En 2022, Natalya a reçu la bourse canon de la femme photojournaliste pour son projet en Yakoutie. Dans les mois à venir, la jeune photographe débutera une résidence à Ham dans la Somme. Elle y documentera la jeunesse calaisienne. Pour Natalya, le virus de la photographie est né en 2007. Après un passage en France et plusieurs années d’étude en marketing, la jeune femme choisit de revenir à son premier choix, la photographie. Or, le métier est compliqué, il y a beaucoup de candidats et peu d’élus. Nombreux sont les photojournalistes de talent qui ont du mal à financer leur travail. Peu importe, pour Natalya c’est son choix, elle persiste et se lance.

Avant de remporter la bourse canon en 2022, Natalya avait déjà candidaté avec des sujets aussi variés que les décrocheurs scolaires à Calais ou une communauté Soufie en France. Le reportage sur les Evenkes fut le bon sujet. «Pour moi, ce sujet était très important, et avant même d’avoir la bourse Canon, je me suis donc lancée en demandant un prêt bancaire. Cette année, les scientifiques se sont intéressés à mon travail, et ils m’aident aussi. Je me souviens quand je suis allée au lac Baïkal, j’avais acheté mon billet aller, sans le retour.

Au pire, je pouvais travailler sur place dans une base touristique pour financer le billet retour. Je pouvais aussi faire du stop. D’habitude, j’anticipe un peu pour que mon banquier ne m’appelle pas trop en panique, mais sinon je pars à l’aventure.
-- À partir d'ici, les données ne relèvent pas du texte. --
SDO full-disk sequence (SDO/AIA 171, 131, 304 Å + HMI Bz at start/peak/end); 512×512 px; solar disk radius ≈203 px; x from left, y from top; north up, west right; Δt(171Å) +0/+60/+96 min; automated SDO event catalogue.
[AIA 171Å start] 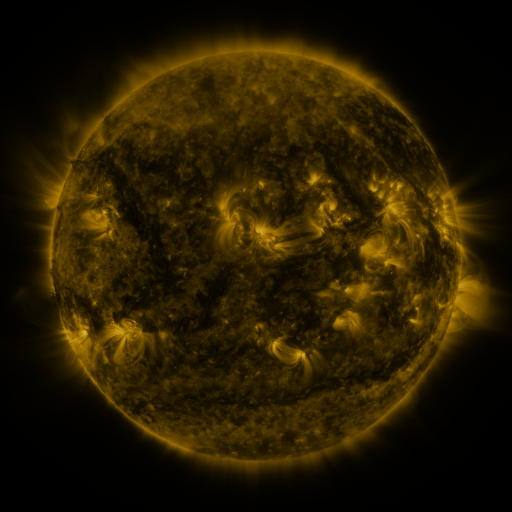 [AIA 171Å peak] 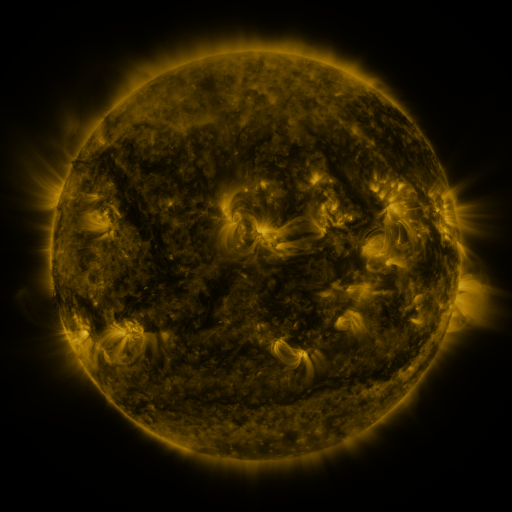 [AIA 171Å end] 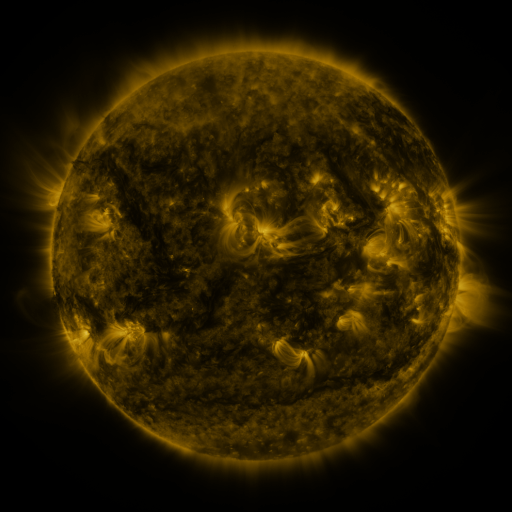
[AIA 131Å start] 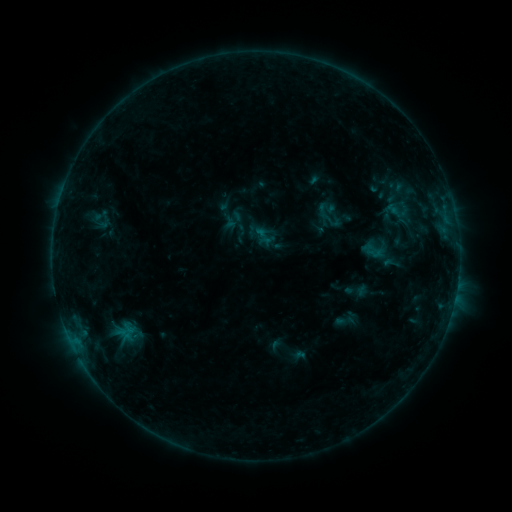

Ce métier est plus qu’un métier, c’est surtout un mode de vie. Il y a toujours des surprises sur le terrain ou une rencontre qui nous fait changer de route. Quand la voiture tombe en panne et qu’il fait moins 45 degrés, il faut être assez souple et prendre du plaisir à vivre ces mésaventures.»

Le prochain projet de Natalya se décline dans le nord du Canada. Elle y documentera les conséquences du réchauffement climatique et la fonte du permafrost (ou pergélisol en français) qui libère méthane et toute sorte de virus oubliés.